- Document extract:
Vertical spring tensions are adjusted to keep plates pressed tightly together,
ensuring watertightness even while in motion. Corrugation features can be added
to the underside of each plate to increase contact area and watertightness during
plate tipping in curved configurations. Related crudely analogous structures
include systems of fixed scales (e.g., lizard or snake skins) and roof tile
shingle patterns on houses.

Consider an annular cylindrical section of diameter D comprised
of a two-plane (p = 2) parasol surface with square top plates of area L^{2}
and rectangular bottom plates of area L(L-h) where h is the width of the handle
and also the minimum overlap of adjacent plates at full extension. Then A_{min}
= N_{plates} L^{2} = p D L and A_{max}
= A_{min} + (N_{plates} - 1)(L^{2} - 3hL), hence areal
extensibility e_{area} = (A_{max} - A_{min})/A_{min}
= (N_{plates} - 1 / N_{plates})(1 - 3h/L). For N_{plates}
>> 1 and h << L, the theoretical limit for a 2-plane parasol is
e_{area} ~ 1.00(100%).

[Entries on locating named things]
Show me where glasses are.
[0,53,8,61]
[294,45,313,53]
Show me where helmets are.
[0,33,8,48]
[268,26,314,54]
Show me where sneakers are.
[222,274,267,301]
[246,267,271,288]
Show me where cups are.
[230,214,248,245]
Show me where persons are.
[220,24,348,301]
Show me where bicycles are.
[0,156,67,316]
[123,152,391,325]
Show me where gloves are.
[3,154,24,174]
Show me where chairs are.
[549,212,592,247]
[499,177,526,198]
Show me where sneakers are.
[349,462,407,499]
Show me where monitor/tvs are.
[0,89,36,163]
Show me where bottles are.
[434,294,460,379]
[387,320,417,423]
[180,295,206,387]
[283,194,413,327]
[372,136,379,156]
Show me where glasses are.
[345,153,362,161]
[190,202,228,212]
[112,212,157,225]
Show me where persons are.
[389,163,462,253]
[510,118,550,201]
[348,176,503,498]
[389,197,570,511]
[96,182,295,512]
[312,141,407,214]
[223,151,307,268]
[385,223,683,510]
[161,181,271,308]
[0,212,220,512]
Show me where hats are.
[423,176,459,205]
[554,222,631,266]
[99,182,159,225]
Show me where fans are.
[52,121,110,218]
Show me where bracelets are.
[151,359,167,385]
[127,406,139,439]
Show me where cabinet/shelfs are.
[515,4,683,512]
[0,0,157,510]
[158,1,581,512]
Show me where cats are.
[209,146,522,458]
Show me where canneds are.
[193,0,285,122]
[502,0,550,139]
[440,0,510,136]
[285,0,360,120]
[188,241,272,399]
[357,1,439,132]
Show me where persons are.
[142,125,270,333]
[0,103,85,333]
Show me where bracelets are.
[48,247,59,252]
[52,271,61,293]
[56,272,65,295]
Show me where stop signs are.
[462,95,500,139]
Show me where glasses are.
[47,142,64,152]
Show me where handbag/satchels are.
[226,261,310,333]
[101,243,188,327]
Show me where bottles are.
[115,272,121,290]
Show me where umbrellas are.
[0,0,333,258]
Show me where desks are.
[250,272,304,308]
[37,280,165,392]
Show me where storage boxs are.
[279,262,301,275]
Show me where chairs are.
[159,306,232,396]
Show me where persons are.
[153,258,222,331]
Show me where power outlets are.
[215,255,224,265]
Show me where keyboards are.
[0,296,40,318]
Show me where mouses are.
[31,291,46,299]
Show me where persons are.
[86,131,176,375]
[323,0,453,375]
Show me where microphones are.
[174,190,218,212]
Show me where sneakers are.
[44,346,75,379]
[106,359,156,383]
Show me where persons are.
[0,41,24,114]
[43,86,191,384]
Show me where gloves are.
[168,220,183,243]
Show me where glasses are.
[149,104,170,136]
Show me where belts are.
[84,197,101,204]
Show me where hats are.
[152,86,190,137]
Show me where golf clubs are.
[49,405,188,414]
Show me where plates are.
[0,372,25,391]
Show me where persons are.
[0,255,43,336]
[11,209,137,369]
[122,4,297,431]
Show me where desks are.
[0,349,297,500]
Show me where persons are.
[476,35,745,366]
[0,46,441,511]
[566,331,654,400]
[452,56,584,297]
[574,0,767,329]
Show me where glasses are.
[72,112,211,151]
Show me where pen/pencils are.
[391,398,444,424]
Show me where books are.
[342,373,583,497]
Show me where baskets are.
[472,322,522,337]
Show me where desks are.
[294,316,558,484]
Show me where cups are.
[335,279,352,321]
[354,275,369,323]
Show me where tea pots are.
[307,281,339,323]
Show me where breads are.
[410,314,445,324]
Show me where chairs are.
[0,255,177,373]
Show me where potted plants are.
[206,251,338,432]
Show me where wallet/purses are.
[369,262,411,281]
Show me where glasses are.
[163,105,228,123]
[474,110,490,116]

- Goals:
a. Rewrite the entries from their first line through the line that contains "[220,24,348,301]", replacing "cups" with "mugs" and leaving everything else unchanged.
b. Supply the next part of the passage on the areal extensibility of parasol plate surfaces, starting after its final sentence.

- The answers:
a.
Show me where glasses are.
[0,53,8,61]
[294,45,313,53]
Show me where helmets are.
[0,33,8,48]
[268,26,314,54]
Show me where sneakers are.
[222,274,267,301]
[246,267,271,288]
Show me where mugs are.
[230,214,248,245]
Show me where persons are.
[220,24,348,301]

b.
Extensibility is greatly improved by using additional plate
planes. In the compact configuration of Figure
5.13, for p >> 1, A_{min} = N_{plates} L^{2},
A_{max} ~ N_{plates} L (pL - p^{2} h + h) and areal
extensibility e_{area} = p - 1 - (h/L)(p^{2} - 1), with maximum
e_{area} occurring at p = L/2h. Hence for L = 10 nm and h = 1 nm, h/L
= 0.1 and maximum e_{area} = 1.60(160%) using p = 5 plate planes; the
minimum plausible h/L ~ 0.01, which gives maximum extensibility e_{area}
= 24.00(2400%) using p = 50 plate planes, giving a maximum surface rugosity
of ~98 nm at full distension if h = 2 nm.

If an external mechanical pressure is applied perpendicular
to a parasol surface, the degree of deformation will depend strongly on various
details of design. Given the extensive cabling and spring-loading of plates
a surface stiffness of k_{s} ~ 10 N/m should be achievable, in which
case a point force of 1 nN deforms the parasol surface by ~0.1 nm.